Figure 17 : Christian Lacroix pour Jean Patou, Corsage Fleur de pois, 1987.
Figure 18 : Christian Lacroix pour Jean Patou, Corsage Fleur de pois (détail), 1987.
Restons dans l’esprit oriental, et plus particulièrement Ottoman, d’un manteau de Driez Van Noten de 2006, Figure 19, en « sergé de laine, brodé de fils or, paillettes, cuivre et twill d’acétate ». Le détail de la tulipe, Figure 20, est assez explicite quant aux matériaux utilisés : les fils or pour les pétales de la tulipe et les paillettes (et fils de soie lancés ?) pour le réceptacle et les tiges.
Figure 19 : Driez Van Noten, Manteau, 2006
Figure 20 : Driez Van Noten, Manteau (détail), 2006
Pour finir je choisis une robe du soir, Figure 21, de Schiaparelli de 1950-51, qui nous émerveille avant de quitter l’exposition. La ligne élégante du corsage alliée à la jupe évasée en cloche, sans un pli.
Figure 21 : Schiaparelli,broderie de la Maison Lesage, Robe du soir, 1950-51
La broderie qui l’habille est présente mais discrète, sans aucun excès et sans esbroufe d’aucune sorte. Du Schiaparelli associé à Lesage[5] du meilleur acabit. Elle est de « fils métalliques, cordonnet, perles et strass » que l’on peut apprécier dans le détail, Figure 22.
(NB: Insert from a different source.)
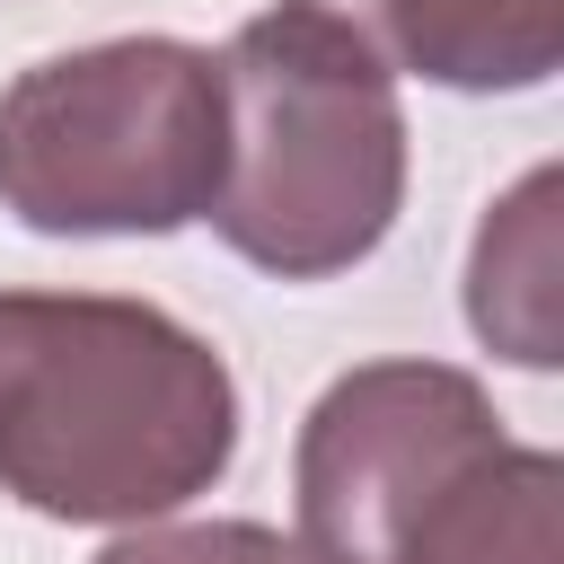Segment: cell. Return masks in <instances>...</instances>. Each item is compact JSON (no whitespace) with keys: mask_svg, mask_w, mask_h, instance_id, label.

Figure 22 : Schiaparelli,broderie de la Maison Lesage, Robe du soir (détail), 1950-51
On note, les lignes en couchure de lame métal, posée de sorte que le clinquant recouvre à chaque retour la moitié de la lame précédente. Des perles sont disposées à des intervalles irréguliers sur les lames. Entre ces lignes, un dessin plus complexe, définit par ce qui semble être une cartisane[6] disposée verticalement, de manière à définir des espaces vides habillés de canetille (frisure et bouillon), strass et perles.
En résumé, exposition intéressante, quoique un peu confuse, où, à mon avis, on aurait pu se passer de beaucoup de références aux créateurs de mode de la deuxième moitié du XXe et du courant XXIe siècle. Vous n’avez pas à vous précipiter puisqu’elle reste ouverte jusqu’au 11 janvier 2026.
[1] Je n’ai jamais entendu parler de ce point et mes recherches sur Internet se sont avérées infructueuses.
[2] Voir le terme « canetille » et son illustration dans https://www.plaisirstextiles.com/pages/glossaire-de-la-broderie.html.
[3] COUGARD-FRUMAN (Josiane) & FRUMAN (Daniel H.), Le trésor brodé de la cathédrale du Puy en Velay : Chefs-d'œuvre de la collection Cougard-Fruman, Albin Michel, Paris, 2010. N° 38, p. 134-137 et 263
[4] Au sujet de Schiaparelli, Lesage et les broderies, voir Schiaparelli et la broderie au MAD et, en particulier, les figures qui illustrent la note.
[5] Remarquez que chez Schiaparelli le nom de l’atelier de broderie figure toujours dans les cartels. Ce n’est pas le cas pour les autres créateurs.